→ **ASSIGNED TASK**: Report the number of lines in the records below that contain the word "scientific", and nothing more.

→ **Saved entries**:
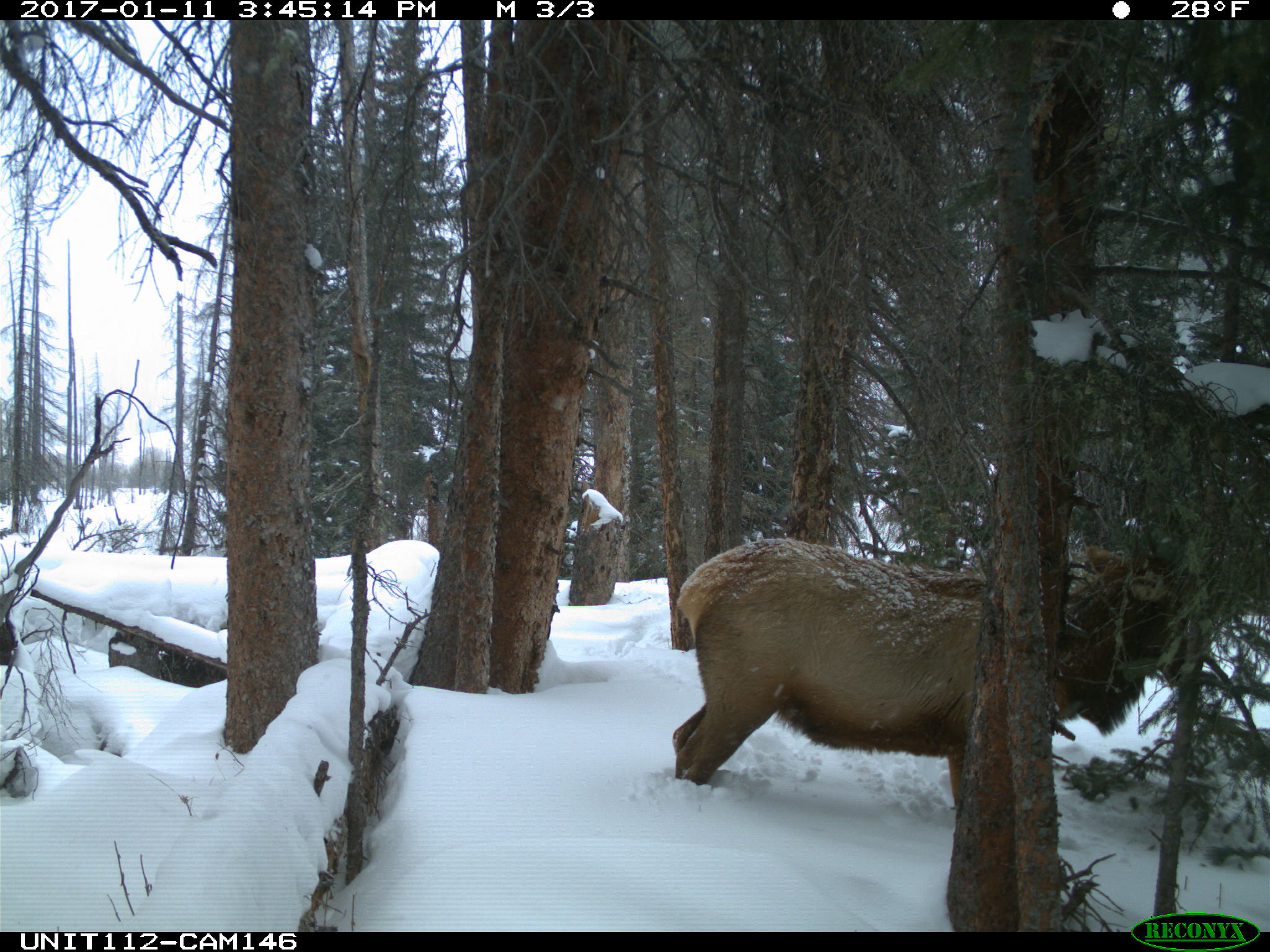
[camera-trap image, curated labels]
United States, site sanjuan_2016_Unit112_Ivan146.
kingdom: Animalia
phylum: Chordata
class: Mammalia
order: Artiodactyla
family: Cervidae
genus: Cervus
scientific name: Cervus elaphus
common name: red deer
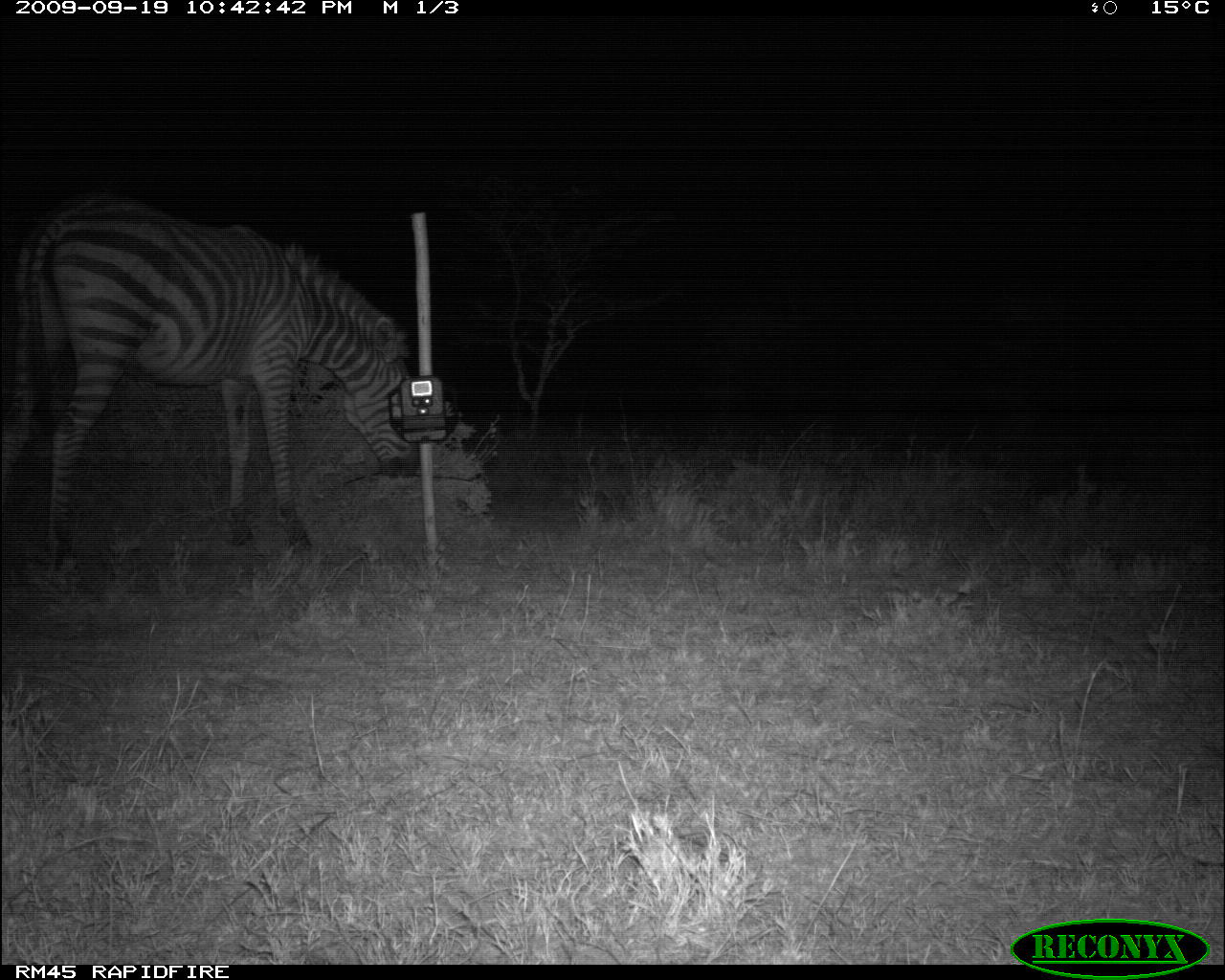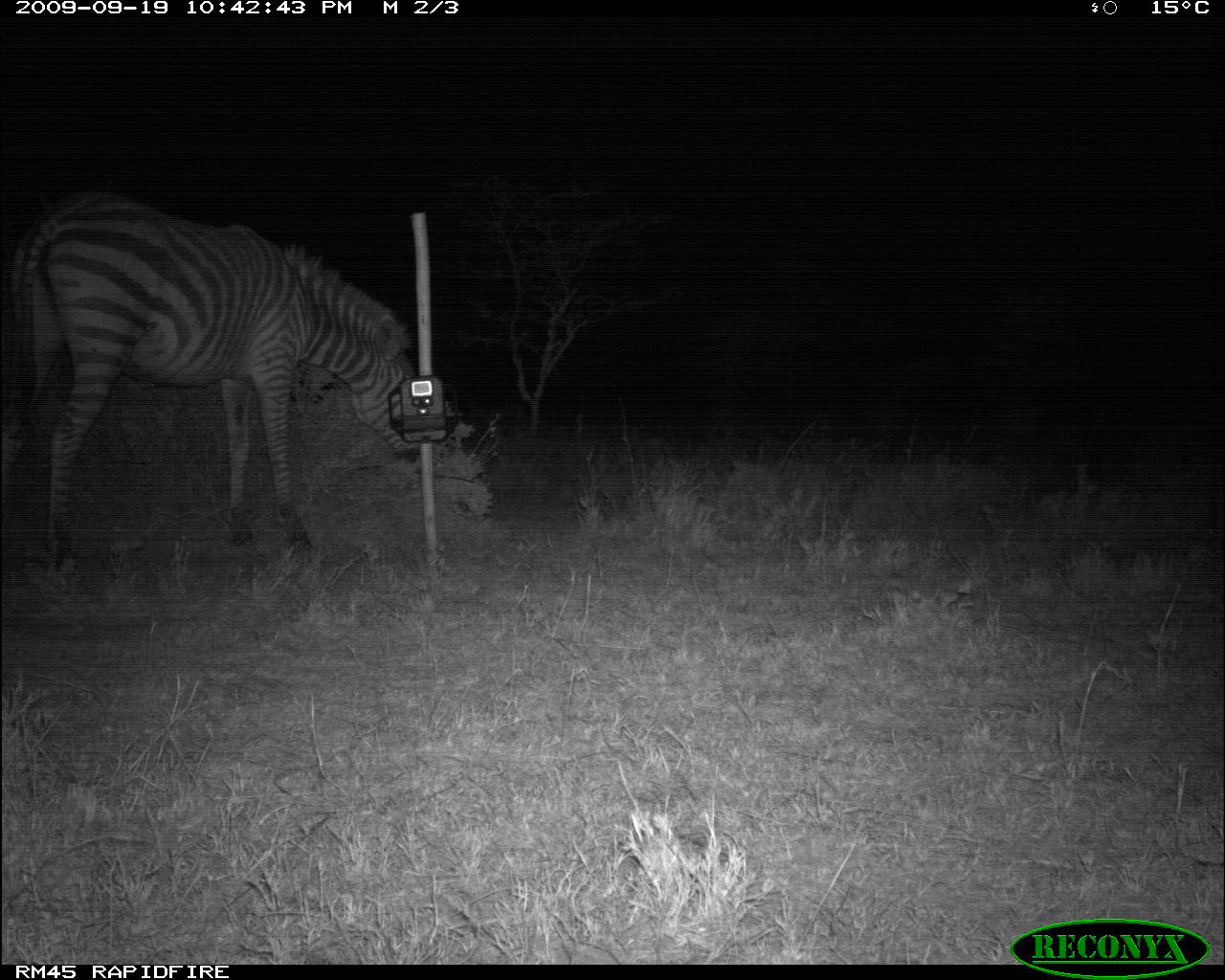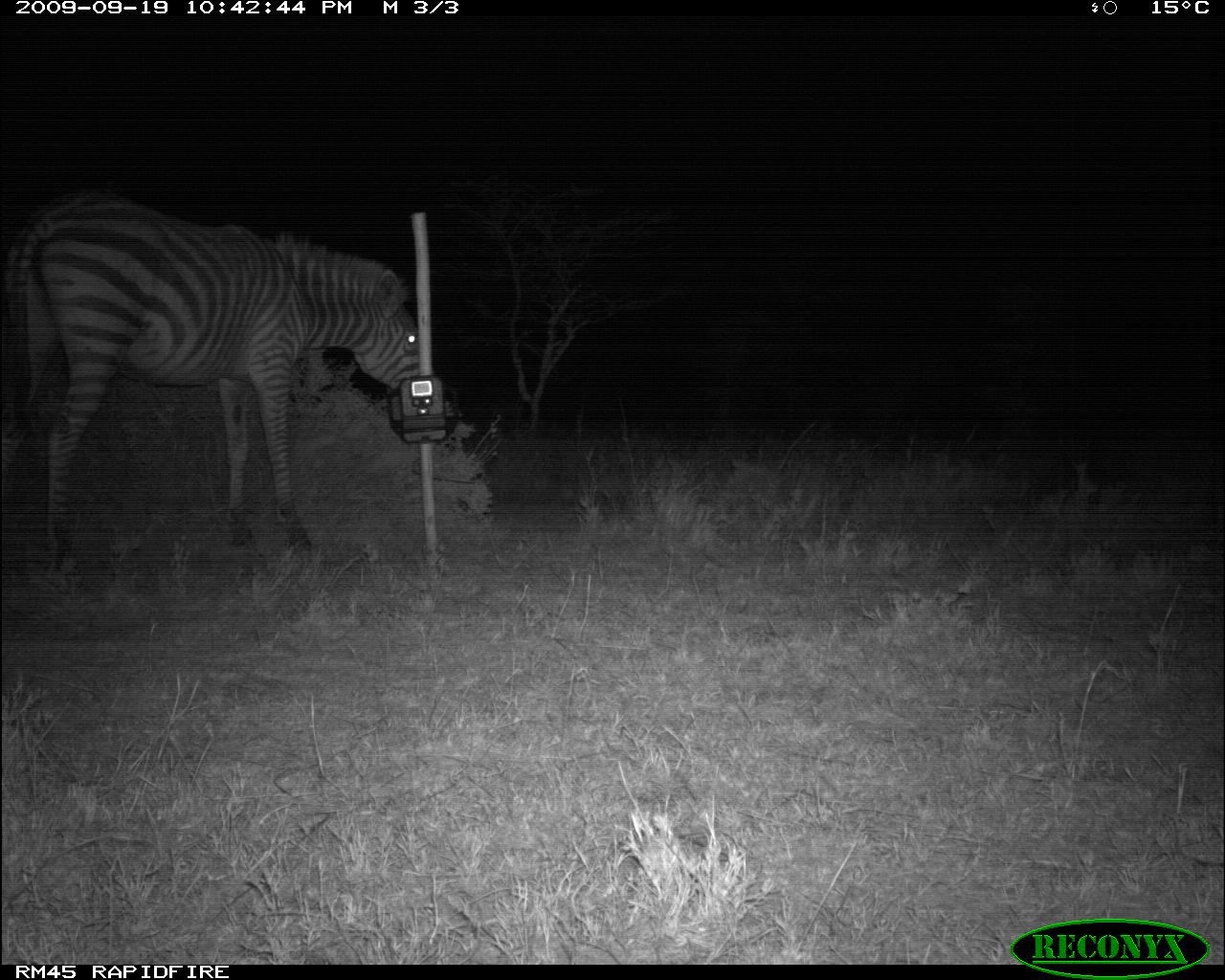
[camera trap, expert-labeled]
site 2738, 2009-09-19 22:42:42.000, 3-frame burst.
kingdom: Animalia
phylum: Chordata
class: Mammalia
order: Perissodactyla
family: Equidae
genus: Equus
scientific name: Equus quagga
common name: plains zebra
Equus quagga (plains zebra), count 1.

==

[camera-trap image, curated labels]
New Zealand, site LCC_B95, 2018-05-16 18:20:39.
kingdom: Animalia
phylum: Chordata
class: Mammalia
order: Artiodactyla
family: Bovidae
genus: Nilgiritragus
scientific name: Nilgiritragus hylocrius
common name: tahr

→ **FINISHED TASK**: 3